Climate-related research activities at the Loch Vale WEBB site

Climatic controls on solute fluxes and CO2 consumption via weathering

carbon consumption, temperature, and runoff

Solute fluxes in streams, which are the product of concentration times discharge, are strongly affected by variations in climate. Research in Loch Vale, and subsequently confirmed at many other headwater catchments in the United States, has documented that concentrations of weathering products exhibit relatively little variability in relation to changes in precipitation, discharge, or annual runoff [Clow, 1992; Clow and Drever, 1996; Godsey et al., submitted 2008]. As a result, fluxes of weathering products increase almost in direct proportion to annual variations in precipitation.
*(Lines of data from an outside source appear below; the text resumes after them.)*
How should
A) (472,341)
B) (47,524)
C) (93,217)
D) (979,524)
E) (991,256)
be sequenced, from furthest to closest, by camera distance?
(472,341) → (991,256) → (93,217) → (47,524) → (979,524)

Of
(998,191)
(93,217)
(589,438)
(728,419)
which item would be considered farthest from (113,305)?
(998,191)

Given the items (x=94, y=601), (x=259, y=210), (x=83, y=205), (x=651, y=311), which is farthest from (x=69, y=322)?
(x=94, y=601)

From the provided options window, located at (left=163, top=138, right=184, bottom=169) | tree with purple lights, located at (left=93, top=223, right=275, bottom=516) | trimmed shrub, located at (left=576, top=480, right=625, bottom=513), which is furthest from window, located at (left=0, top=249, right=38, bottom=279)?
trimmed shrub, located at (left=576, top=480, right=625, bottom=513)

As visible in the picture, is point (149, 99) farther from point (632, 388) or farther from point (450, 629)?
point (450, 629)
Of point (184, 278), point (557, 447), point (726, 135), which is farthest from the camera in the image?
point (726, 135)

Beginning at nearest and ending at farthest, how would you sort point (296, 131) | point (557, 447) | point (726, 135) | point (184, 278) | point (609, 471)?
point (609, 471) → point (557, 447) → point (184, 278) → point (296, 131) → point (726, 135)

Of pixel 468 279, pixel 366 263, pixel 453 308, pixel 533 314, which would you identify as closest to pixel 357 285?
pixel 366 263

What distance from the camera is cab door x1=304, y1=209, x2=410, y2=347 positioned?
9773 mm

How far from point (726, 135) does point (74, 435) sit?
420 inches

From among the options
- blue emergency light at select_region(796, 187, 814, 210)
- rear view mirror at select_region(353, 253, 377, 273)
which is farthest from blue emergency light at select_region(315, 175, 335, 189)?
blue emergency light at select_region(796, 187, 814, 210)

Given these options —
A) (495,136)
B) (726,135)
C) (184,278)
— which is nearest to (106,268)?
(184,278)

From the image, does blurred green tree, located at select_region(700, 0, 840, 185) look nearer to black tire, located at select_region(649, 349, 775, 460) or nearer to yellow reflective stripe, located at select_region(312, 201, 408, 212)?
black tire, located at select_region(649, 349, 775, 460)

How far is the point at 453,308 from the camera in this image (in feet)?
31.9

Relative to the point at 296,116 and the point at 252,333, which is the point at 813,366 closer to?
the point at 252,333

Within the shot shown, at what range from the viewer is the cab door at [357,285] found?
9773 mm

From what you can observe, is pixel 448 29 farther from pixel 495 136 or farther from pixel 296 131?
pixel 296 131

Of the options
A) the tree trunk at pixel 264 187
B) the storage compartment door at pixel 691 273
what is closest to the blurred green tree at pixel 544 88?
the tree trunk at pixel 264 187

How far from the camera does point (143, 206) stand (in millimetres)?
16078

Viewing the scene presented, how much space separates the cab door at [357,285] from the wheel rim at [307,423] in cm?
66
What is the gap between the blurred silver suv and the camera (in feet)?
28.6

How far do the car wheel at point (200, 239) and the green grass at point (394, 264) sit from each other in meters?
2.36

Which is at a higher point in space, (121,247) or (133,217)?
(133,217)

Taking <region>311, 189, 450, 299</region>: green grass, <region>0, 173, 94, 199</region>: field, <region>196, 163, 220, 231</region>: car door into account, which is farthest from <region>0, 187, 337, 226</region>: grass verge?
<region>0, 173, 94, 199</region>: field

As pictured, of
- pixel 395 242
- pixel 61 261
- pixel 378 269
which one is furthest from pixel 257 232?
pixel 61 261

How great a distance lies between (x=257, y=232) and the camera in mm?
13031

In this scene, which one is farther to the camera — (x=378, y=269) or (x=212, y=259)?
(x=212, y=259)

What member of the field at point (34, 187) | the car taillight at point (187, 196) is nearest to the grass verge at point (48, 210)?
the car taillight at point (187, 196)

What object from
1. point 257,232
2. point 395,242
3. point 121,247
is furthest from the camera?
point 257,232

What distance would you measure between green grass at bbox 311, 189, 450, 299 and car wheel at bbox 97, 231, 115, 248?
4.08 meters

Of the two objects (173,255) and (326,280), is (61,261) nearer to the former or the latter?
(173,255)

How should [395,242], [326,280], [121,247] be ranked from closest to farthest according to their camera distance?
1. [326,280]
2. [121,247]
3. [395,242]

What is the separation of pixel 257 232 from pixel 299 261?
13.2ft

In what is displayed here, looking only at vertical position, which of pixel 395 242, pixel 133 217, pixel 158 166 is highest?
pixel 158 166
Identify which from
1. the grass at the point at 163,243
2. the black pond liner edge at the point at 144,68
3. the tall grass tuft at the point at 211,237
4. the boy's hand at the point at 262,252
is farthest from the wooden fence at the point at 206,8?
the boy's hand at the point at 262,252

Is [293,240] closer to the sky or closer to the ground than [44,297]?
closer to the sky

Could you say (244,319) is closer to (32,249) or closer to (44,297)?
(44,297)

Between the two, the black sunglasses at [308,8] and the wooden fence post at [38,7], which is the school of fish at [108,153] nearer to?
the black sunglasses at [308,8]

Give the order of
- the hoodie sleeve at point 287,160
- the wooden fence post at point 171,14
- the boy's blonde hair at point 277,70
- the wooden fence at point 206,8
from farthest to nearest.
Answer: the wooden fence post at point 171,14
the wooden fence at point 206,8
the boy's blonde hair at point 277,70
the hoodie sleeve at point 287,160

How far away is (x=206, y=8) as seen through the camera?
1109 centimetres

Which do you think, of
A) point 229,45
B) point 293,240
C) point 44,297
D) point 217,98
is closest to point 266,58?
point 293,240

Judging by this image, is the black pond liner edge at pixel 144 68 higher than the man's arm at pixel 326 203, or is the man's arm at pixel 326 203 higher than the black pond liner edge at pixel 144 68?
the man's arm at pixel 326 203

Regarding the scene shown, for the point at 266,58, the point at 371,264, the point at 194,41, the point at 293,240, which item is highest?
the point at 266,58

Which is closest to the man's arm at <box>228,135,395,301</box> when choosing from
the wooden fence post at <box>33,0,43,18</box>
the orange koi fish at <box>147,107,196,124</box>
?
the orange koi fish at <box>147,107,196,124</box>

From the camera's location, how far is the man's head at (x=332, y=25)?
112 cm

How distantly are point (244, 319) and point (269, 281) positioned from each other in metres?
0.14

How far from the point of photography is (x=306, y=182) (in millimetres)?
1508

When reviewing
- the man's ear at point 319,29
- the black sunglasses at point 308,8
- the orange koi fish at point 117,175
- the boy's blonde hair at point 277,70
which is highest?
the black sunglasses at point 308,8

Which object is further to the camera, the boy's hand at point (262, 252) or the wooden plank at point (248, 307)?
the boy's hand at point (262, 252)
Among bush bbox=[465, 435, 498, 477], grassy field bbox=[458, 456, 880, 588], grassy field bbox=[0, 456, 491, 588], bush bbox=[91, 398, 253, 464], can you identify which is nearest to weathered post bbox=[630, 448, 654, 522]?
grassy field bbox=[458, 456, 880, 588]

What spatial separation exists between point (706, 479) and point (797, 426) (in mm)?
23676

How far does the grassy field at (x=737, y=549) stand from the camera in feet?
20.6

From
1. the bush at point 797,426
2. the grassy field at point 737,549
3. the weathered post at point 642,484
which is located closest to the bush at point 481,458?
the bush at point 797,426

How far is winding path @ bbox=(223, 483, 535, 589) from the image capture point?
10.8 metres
This has important implications for carbon budgets because weathering of silicate minerals in pristine catchments is driven primarily by carbonic-acid dissolution reactions, which consume CO2. Exploring the mechanisms for this "chemostatic" behavior is an area of active research for the WEBB program [Clow and Drever, 1996; Godsey et al., submitted 2008; White and Blum, 1995a; White and Blum, 1995b; White et al., 1999]. A hydrograph separation study by Mast [1995] using water isotopes and silica documented that fast reactions in the soil must play an important role. Dilution of weathering products during wet periods with concomitant increases in weathering rates also may be important [Drever and Clow, 1995].

In contrast to fluxes of weathering products, nitrogen fluxes in Loch Vale are not strongly related to annual precipitation amount [Campbell et al., 2000]. Currently, nitrogen assimilation in alpine terrain is limited by cold temperatures; however, increasing trends in air temperatures and lengthening growing seasons may increase nitrogen assimilation rates.